New Zealand boat manufacturer

Laszlo (company name Laszlo Boats NZ) is a manufacturer of boats who produce racing shells for the sport of rowing.

==History==
Laszlo Boats used was originally known as Kiwi International Rowing Skiffs (KIRS), and was the most dominant rowing skiff manufacturer in New Zealand, an industry which is "world renowned". They were responsible for building rowing skiffs which won numerous titles, including world and Olympic championships, as well as holding world record times. In 2015 the company was liquidated and its assets and designs were purchased by Laszlo Kertesz and Vera Búcsú. Kertesz had been KIRS' chief constructor for more than ten years. Even with the company liquidation and change of ownership the new owners honoured the manufacture and delivery of those orders taken before the originally became liquidated, with most of the orders being delivered to local schools and clubs.

After taking over the company Kertesz and Búcsú, they kept several of the key craftsmen of the company. Aside from Kertesz, they also hired the other boat builder of KIRS, Gena Konoval, both of whom were considered at the top of their field in New Zealand. Some of the other employees retained included Olympic champion Gary Robertson, Andre Goodwin, one of the most experienced skiff spray painters in New Zealand.

In 2016, Adam Ling won the gold medal at the New Zealand National Rowing Championship, using one of boats designed and built by Laszlo. In 2017 Laszlo became the first New Zealand boat manufacturer to become the boat supplier for the World Masters Games. In 2017, they also became a sponsor for the Aon Maadi Cup, when they supplied a single scull which was awarded to the winner of the single scull category. In 2019 rowers using Laszlo boats won a World Cup gold medal and a World Championship silver medal. That same year during the Maadi Cup, their boats won every event in the U-18 category, something which had not been accomplished during the modern era.

During 2019, the company began to develop new shapes and moulds, as well as purchasing a new spray booth, to enhance their quality control.

▶ **Brief**
Copy the passage on Laszlo Boats between "In 2016, Adam" and "their quality control.", inclusive, swapping "spray booth" for "paint booth". The entries have nothing to do with this.

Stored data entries
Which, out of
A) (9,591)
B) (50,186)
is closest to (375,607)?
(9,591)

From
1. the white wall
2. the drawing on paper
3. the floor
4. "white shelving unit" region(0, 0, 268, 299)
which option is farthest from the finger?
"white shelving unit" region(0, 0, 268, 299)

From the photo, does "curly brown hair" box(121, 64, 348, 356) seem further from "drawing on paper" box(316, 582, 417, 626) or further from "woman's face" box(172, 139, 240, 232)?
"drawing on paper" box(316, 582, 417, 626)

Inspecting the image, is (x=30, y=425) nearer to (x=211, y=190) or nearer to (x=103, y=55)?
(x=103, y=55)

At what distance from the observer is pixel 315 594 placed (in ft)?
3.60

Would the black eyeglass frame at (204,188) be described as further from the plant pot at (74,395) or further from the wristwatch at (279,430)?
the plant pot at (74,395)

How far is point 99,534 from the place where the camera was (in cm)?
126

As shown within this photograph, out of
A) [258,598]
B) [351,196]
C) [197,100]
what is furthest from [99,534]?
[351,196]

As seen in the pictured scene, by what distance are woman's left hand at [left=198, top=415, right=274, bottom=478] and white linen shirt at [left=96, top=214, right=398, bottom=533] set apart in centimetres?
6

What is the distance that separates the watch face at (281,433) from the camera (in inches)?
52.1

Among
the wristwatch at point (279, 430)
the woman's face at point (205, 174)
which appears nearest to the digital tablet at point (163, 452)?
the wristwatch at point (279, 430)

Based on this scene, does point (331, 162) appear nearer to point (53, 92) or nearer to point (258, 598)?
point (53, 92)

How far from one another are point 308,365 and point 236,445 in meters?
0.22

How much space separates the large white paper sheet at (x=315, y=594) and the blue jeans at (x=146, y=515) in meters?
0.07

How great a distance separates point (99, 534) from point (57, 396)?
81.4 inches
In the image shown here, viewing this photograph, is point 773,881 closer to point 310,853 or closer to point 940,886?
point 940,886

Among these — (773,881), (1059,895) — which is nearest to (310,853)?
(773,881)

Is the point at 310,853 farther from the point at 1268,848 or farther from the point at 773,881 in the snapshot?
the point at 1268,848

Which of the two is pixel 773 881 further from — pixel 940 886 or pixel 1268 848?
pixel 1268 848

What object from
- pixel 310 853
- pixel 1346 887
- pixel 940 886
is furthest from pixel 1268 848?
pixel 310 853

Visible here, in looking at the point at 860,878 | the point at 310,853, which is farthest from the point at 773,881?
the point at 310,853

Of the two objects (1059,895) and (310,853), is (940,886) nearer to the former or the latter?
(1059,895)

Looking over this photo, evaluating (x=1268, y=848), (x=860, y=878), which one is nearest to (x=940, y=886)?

▶ **Solution for this task**
In 2016, Adam Ling won the gold medal at the New Zealand National Rowing Championship, using one of boats designed and built by Laszlo. In 2017 Laszlo became the first New Zealand boat manufacturer to become the boat supplier for the World Masters Games. In 2017, they also became a sponsor for the Aon Maadi Cup, when they supplied a single scull which was awarded to the winner of the single scull category. In 2019 rowers using Laszlo boats won a World Cup gold medal and a World Championship silver medal. That same year during the Maadi Cup, their boats won every event in the U-18 category, something which had not been accomplished during the modern era.

During 2019, the company began to develop new shapes and moulds, as well as purchasing a new paint booth, to enhance their quality control.